My thoughts are with Paris right now. This is just a mess; so many innocent people being SLAUGHTERED.

I fully understand, now, why my brother enlisted in the Marines after 9/11, and fuck, it hurts. I was three when the towers fell; I don't remember it. Don't remember much afterwards, either, but I do vaguely remember all the driving we did back then. We went to South Carolina for my brother's graduation from boot camp, we went to Virginia. Drove all the way to California, 3 days going, 4 days coming back when my brother was in San Diego at Camp Pendleton near Miramar. We spent a week there.
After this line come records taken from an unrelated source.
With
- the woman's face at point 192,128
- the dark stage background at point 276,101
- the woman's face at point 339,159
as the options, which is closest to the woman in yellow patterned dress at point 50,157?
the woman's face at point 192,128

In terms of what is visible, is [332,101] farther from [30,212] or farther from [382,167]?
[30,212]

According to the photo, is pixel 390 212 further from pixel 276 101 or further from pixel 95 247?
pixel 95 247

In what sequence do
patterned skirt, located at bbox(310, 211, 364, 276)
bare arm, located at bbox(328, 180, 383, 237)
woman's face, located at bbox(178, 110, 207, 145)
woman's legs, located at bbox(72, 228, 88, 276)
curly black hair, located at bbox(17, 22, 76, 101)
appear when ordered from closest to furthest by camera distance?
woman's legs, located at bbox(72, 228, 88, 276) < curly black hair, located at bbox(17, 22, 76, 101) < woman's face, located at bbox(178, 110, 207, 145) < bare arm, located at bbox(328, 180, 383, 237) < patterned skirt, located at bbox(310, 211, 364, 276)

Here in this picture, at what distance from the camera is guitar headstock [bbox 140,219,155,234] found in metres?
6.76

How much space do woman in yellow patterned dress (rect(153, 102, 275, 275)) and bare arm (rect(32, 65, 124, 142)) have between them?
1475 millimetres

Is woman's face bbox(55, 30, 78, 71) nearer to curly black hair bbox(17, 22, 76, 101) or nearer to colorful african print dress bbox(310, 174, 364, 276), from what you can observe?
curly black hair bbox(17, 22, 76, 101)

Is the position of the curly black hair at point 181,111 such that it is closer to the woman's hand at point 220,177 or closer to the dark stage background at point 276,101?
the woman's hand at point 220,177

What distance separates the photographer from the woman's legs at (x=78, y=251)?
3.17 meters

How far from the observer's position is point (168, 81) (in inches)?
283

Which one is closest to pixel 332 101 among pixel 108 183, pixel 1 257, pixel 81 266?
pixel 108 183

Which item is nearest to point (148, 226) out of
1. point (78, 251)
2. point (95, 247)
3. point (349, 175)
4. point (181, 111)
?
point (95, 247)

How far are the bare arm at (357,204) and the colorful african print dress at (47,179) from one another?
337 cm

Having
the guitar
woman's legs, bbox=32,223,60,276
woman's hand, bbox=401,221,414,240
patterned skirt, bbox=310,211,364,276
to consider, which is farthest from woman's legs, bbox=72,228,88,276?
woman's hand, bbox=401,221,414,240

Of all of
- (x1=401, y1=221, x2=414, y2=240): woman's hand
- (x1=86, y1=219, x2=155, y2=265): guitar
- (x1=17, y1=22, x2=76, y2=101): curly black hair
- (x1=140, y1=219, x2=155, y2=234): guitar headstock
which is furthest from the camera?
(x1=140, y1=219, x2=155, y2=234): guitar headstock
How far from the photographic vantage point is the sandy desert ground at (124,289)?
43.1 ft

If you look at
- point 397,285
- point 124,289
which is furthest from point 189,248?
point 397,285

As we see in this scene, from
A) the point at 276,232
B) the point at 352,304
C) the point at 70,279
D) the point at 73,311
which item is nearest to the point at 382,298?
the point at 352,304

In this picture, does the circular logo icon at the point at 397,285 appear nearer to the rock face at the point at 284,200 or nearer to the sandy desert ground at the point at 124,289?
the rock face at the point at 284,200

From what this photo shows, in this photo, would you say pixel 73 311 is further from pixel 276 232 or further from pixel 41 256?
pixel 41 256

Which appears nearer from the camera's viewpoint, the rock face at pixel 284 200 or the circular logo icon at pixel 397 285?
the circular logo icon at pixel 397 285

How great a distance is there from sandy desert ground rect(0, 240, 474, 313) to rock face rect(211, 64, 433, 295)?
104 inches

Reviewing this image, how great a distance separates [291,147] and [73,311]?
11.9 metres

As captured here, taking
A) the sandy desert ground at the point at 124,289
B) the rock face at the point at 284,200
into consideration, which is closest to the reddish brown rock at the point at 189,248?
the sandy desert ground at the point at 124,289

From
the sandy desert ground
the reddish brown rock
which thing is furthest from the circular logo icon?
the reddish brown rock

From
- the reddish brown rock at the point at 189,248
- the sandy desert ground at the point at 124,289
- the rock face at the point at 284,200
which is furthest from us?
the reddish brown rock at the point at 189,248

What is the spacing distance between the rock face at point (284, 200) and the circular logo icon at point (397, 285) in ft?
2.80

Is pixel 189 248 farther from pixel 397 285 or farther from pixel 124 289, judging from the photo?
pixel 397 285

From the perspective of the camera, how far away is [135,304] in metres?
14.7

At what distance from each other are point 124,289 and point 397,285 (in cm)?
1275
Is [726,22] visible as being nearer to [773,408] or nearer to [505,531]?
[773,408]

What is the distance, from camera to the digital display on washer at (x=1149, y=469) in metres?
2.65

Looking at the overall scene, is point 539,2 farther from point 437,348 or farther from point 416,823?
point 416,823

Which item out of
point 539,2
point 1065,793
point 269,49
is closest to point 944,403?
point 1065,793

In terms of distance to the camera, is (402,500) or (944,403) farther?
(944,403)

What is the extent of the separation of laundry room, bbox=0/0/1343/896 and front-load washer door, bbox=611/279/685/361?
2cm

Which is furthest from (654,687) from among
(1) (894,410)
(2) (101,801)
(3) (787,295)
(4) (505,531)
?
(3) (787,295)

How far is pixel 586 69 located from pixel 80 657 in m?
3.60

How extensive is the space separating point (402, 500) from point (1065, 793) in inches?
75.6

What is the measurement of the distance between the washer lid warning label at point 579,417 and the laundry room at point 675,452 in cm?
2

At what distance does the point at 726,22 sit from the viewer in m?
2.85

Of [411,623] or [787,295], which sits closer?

I remember missing him when he was over in Iraq both times. I remember sending him and his buddies care packages; we sent a lot of cookies.

And we thought terrorism was a huge threat then. We rejoiced here in America, for good reasons when Osama Bin Laden was finally killed by the Seals, but did we think the threat was over?

No. It has only grown. And now there ISIS. The terrorist attacks in these recent few months have proved it, and the attacks in Paris tonight have only solidified that they are a threat.

Osama bin Laden's terrorism is what my brother and his friends were faced with when they were around 20 years old. Now, ISIS is the threat that MY friends and I face.

And I have never been so afraid of what the future will hold after this year. I have a few friends who've already been enlisted for a couple years, and now I have friends who are getting ready to enlist in less than a year. There's one who's already taken his oath; he leaves out for Parris Island in June. There's another who wants to be an army ranger. Another who's going for National Guard, infantry. I havw another friend whose going into the Navy once he turns 18 the summer after gaduation. These are my friends, best friends. My family. They've been at my for the past five years, and we have grown to be an incredible force of honor and loyalty through JROTC.

The threat of ISIS grows larger every day, more violent with every attack, and I fear what the future holds for my friends because of the danger that awaits them. When my brother was in Iraq, even though he fueled choppers, the fear of losing him didn't not really cross my mind, even through missing him over Christmas, when he was in Kuwait where it's 112 degrees in the shade

But now that I'm older, for my friends, that fear is very much present and alive.

It hurts like hell.

And people wonder why I'm so particular about Veteran's Day.

Good night, Mibba. I'll be thinking if Paris tonight.